■ PROVIDED RECORDS ■
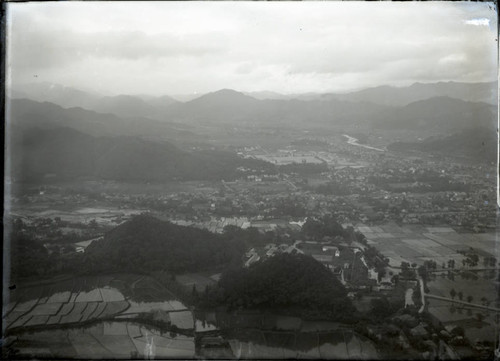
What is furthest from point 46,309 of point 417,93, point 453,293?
point 417,93

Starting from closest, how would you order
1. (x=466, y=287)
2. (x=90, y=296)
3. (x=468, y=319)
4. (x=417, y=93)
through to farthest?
(x=468, y=319), (x=90, y=296), (x=466, y=287), (x=417, y=93)

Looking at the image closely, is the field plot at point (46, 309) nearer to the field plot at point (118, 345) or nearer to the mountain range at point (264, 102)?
the field plot at point (118, 345)

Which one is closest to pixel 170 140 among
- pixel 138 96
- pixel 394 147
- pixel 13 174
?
pixel 138 96

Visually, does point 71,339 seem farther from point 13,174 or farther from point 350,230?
point 350,230

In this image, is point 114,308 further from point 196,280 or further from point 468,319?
point 468,319

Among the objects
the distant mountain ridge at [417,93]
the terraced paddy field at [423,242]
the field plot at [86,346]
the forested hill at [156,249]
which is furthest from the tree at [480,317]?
the field plot at [86,346]

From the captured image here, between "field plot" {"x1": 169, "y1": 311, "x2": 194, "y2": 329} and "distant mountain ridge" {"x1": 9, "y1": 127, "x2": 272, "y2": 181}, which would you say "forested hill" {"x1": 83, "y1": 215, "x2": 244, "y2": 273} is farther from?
"distant mountain ridge" {"x1": 9, "y1": 127, "x2": 272, "y2": 181}
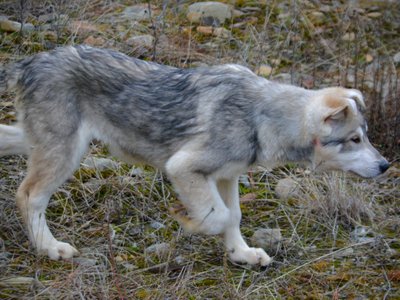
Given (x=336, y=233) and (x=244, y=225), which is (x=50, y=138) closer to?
(x=244, y=225)

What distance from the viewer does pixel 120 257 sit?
5480 mm

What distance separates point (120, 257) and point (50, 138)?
2.96 feet

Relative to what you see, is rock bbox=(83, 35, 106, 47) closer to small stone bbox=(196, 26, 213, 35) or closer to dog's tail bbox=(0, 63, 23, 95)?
small stone bbox=(196, 26, 213, 35)

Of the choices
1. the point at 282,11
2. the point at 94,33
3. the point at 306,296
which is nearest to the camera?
the point at 306,296

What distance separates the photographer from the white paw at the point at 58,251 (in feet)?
17.5

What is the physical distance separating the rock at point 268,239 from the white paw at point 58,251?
49.3 inches

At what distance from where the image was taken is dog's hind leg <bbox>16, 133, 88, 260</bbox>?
531 cm

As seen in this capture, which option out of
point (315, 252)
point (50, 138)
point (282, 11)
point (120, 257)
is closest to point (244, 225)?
point (315, 252)

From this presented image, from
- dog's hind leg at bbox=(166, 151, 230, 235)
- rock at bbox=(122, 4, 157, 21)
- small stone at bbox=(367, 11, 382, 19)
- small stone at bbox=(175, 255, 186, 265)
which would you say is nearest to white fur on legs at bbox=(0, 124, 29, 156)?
dog's hind leg at bbox=(166, 151, 230, 235)

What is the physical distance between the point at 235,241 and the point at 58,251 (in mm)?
1146

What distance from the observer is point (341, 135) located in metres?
5.14

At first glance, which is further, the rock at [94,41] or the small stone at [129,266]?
the rock at [94,41]

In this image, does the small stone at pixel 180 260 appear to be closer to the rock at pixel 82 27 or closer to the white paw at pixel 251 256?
the white paw at pixel 251 256

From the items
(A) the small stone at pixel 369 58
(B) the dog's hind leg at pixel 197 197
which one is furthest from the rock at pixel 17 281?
(A) the small stone at pixel 369 58
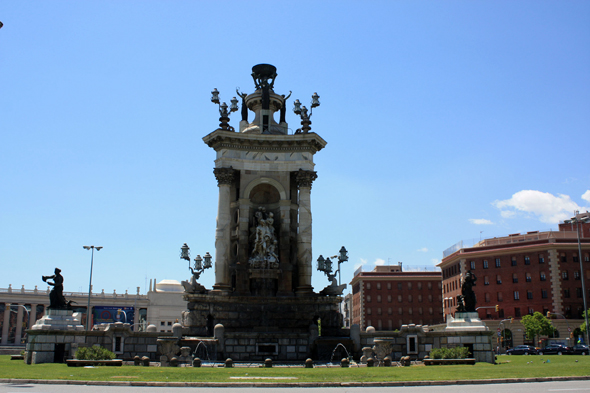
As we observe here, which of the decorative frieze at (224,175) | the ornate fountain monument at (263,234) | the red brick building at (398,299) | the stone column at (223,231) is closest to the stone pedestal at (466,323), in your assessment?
the ornate fountain monument at (263,234)

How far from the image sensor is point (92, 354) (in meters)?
29.1

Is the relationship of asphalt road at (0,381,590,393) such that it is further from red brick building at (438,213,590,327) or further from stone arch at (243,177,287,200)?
red brick building at (438,213,590,327)

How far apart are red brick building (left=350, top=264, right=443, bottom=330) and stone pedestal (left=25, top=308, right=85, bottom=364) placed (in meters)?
97.2

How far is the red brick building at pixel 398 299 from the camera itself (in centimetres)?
12531

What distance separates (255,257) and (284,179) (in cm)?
688

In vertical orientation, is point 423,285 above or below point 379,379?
above

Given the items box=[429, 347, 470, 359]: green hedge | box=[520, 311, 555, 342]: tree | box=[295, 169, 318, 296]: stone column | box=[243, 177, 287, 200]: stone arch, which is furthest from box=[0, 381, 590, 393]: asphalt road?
box=[520, 311, 555, 342]: tree

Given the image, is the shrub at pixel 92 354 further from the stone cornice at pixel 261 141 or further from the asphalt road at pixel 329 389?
the stone cornice at pixel 261 141

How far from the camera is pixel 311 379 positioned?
20.9 m

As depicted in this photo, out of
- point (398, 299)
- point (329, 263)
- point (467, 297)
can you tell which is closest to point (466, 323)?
point (467, 297)

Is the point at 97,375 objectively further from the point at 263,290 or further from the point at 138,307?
the point at 138,307

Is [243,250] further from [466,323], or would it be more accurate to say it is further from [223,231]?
[466,323]

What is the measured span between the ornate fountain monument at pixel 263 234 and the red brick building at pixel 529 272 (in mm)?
54132

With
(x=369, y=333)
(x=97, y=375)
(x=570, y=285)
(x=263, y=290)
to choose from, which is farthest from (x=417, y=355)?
(x=570, y=285)
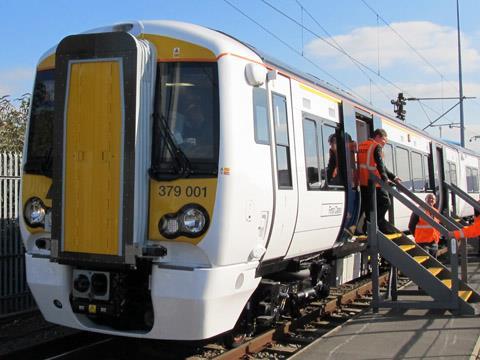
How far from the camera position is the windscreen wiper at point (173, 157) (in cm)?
505

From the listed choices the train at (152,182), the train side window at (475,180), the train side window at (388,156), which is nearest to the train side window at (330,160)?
the train at (152,182)

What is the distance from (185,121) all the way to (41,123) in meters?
1.65

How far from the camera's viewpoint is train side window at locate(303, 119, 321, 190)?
6.74 metres

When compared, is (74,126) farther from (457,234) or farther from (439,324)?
(457,234)

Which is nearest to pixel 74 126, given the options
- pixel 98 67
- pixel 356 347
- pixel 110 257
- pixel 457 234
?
pixel 98 67

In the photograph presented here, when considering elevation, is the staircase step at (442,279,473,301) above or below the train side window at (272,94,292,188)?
below

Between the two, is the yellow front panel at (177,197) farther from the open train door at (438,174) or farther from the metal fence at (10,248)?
the open train door at (438,174)

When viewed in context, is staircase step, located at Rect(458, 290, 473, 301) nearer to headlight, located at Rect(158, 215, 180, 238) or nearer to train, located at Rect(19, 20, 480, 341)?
train, located at Rect(19, 20, 480, 341)

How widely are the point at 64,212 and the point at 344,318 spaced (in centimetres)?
501

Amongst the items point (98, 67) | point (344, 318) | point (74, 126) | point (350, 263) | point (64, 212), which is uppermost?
point (98, 67)

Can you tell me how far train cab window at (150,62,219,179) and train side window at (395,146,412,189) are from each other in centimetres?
695

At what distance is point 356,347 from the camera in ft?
20.2

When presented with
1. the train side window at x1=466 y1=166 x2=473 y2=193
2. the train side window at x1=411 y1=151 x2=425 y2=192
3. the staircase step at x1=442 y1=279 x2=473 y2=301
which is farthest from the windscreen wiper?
the train side window at x1=466 y1=166 x2=473 y2=193

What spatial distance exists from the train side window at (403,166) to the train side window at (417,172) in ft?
1.51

■ PROBLEM TO SOLVE ■
Go through the data above and transcribe it in full, omitting any image.

■ CORRECT ANSWER ■
What is furthest from point 46,309 of point 417,93, point 453,293?
point 417,93

Starting from closest, how would you order
1. (x=466, y=287)
2. (x=90, y=296)
3. (x=468, y=319)
4. (x=417, y=93)
through to farthest?
(x=468, y=319), (x=90, y=296), (x=466, y=287), (x=417, y=93)

Looking at the image closely, is the field plot at point (46, 309) nearer to the field plot at point (118, 345) or nearer to the mountain range at point (264, 102)?
the field plot at point (118, 345)

Which one is closest to pixel 170 140 among
- pixel 138 96
- pixel 394 147
- pixel 13 174
?
pixel 138 96

Visually, does point 71,339 seem farther from point 13,174 or farther from point 350,230?
point 350,230

In this image, is point 114,308 further from point 196,280 or further from point 468,319?
point 468,319

Among the objects
the distant mountain ridge at [417,93]
the terraced paddy field at [423,242]
the field plot at [86,346]
the forested hill at [156,249]
which is furthest from the tree at [480,317]?
the field plot at [86,346]

From the captured image here, between "field plot" {"x1": 169, "y1": 311, "x2": 194, "y2": 329} and "distant mountain ridge" {"x1": 9, "y1": 127, "x2": 272, "y2": 181}, which would you say "forested hill" {"x1": 83, "y1": 215, "x2": 244, "y2": 273} is farther from?
"distant mountain ridge" {"x1": 9, "y1": 127, "x2": 272, "y2": 181}
Given (x=336, y=233) and (x=244, y=225), which is (x=50, y=138) closer to?
(x=244, y=225)

What distance from the viewer does pixel 120 257 sit?
5480 mm

What distance separates point (120, 257) and point (50, 138)?
2.96 feet

Relative to what you see, is rock bbox=(83, 35, 106, 47) closer to small stone bbox=(196, 26, 213, 35) or closer to dog's tail bbox=(0, 63, 23, 95)?
small stone bbox=(196, 26, 213, 35)

Of the choices
1. the point at 282,11
2. the point at 94,33
3. the point at 306,296
which is nearest to the camera?
the point at 306,296

What distance separates the photographer from the white paw at the point at 58,251 (in feet)?
17.5

What is the physical distance separating the rock at point 268,239 from the white paw at point 58,251?
49.3 inches

At what distance from where the image was taken is dog's hind leg <bbox>16, 133, 88, 260</bbox>?
531 cm

As seen in this capture, which option out of
point (315, 252)
point (50, 138)
point (282, 11)
point (120, 257)
is closest to point (244, 225)?
point (315, 252)

From this presented image, from
- dog's hind leg at bbox=(166, 151, 230, 235)
- rock at bbox=(122, 4, 157, 21)
- small stone at bbox=(367, 11, 382, 19)
- small stone at bbox=(175, 255, 186, 265)
which would you say is nearest to white fur on legs at bbox=(0, 124, 29, 156)?
dog's hind leg at bbox=(166, 151, 230, 235)

What is the physical distance between the point at 235,241 and the point at 58,251 (in mm)?
1146

What distance from the observer is point (341, 135) located in metres?
5.14

At first glance, which is further, the rock at [94,41] or the small stone at [129,266]?
the rock at [94,41]

In this image, does the small stone at pixel 180 260 appear to be closer to the rock at pixel 82 27 or closer to the white paw at pixel 251 256?
the white paw at pixel 251 256

From the items
(A) the small stone at pixel 369 58
(B) the dog's hind leg at pixel 197 197
which one is furthest from the rock at pixel 17 281?
(A) the small stone at pixel 369 58
As we observe here, which of the decorative frieze at (224,175) | the ornate fountain monument at (263,234) | the red brick building at (398,299) | the stone column at (223,231) is closest to the stone pedestal at (466,323), in your assessment?
the ornate fountain monument at (263,234)

How far from the image sensor is point (92, 354) (in meters)?
29.1

Is the relationship of asphalt road at (0,381,590,393) such that it is further from red brick building at (438,213,590,327) or further from stone arch at (243,177,287,200)?
red brick building at (438,213,590,327)

How far apart are red brick building (left=350, top=264, right=443, bottom=330) and stone pedestal (left=25, top=308, right=85, bottom=364) placed (in meters)?
97.2

How far is the red brick building at pixel 398 299 from the camera itself (in centimetres)?
12531

What distance separates (255,257) and (284,179) (in cm)?
688

In vertical orientation, is point 423,285 above or below point 379,379?
above

Given the items box=[429, 347, 470, 359]: green hedge | box=[520, 311, 555, 342]: tree | box=[295, 169, 318, 296]: stone column | box=[243, 177, 287, 200]: stone arch, which is furthest from box=[0, 381, 590, 393]: asphalt road?
box=[520, 311, 555, 342]: tree

Given the image, is the shrub at pixel 92 354 further from the stone cornice at pixel 261 141 or further from the asphalt road at pixel 329 389?
the stone cornice at pixel 261 141

How far from the camera is pixel 311 379 positioned?
20.9 m

As depicted in this photo, out of
- point (398, 299)
- point (329, 263)
- point (467, 297)
can you tell which is closest to point (466, 323)?
point (467, 297)

Is the point at 97,375 objectively further from the point at 263,290 or further from the point at 138,307?
the point at 138,307

Is [243,250] further from [466,323], or would it be more accurate to say it is further from [223,231]?
[466,323]

What is the measured span between the ornate fountain monument at pixel 263 234 and the red brick building at pixel 529 272 (in mm)?
54132

With
(x=369, y=333)
(x=97, y=375)
(x=570, y=285)
(x=263, y=290)
to choose from, which is farthest from (x=417, y=355)?
(x=570, y=285)
How far from the camera position is the windscreen wiper at point (173, 157) (in cm)?
505

From the listed choices the train at (152,182), the train side window at (475,180), the train side window at (388,156), which is nearest to the train side window at (330,160)?
the train at (152,182)

What is the distance from (185,121) all the way to (41,123) in meters?
1.65

How far from the camera's viewpoint is train side window at locate(303, 119, 321, 190)?
6.74 metres

When compared, is (74,126) farther from (457,234) or farther from (439,324)?
(457,234)

Which is nearest to pixel 74 126, given the options
- pixel 98 67
- pixel 356 347
- pixel 110 257
- pixel 457 234
?
pixel 98 67

In the photograph presented here, when considering elevation, is the staircase step at (442,279,473,301) above or below the train side window at (272,94,292,188)?
below

Between the two, is the yellow front panel at (177,197) farther from the open train door at (438,174) or farther from the metal fence at (10,248)?
the open train door at (438,174)

When viewed in context, is staircase step, located at Rect(458, 290, 473, 301) nearer to headlight, located at Rect(158, 215, 180, 238) or nearer to train, located at Rect(19, 20, 480, 341)?
train, located at Rect(19, 20, 480, 341)

How widely are the point at 64,212 and the point at 344,318 spaced (in centimetres)?
501

Amongst the items point (98, 67) | point (344, 318) | point (74, 126) | point (350, 263) | point (64, 212), which is uppermost?
point (98, 67)

Can you tell me how far train cab window at (150,62,219,179) and train side window at (395,146,412,189) are from each other in centimetres?
695

At what distance is point 356,347 from the camera in ft?
20.2

When presented with
1. the train side window at x1=466 y1=166 x2=473 y2=193
2. the train side window at x1=411 y1=151 x2=425 y2=192
3. the staircase step at x1=442 y1=279 x2=473 y2=301
which is farthest from the windscreen wiper?
the train side window at x1=466 y1=166 x2=473 y2=193

What spatial distance exists from the train side window at (403,166) to the train side window at (417,172) in ft?
1.51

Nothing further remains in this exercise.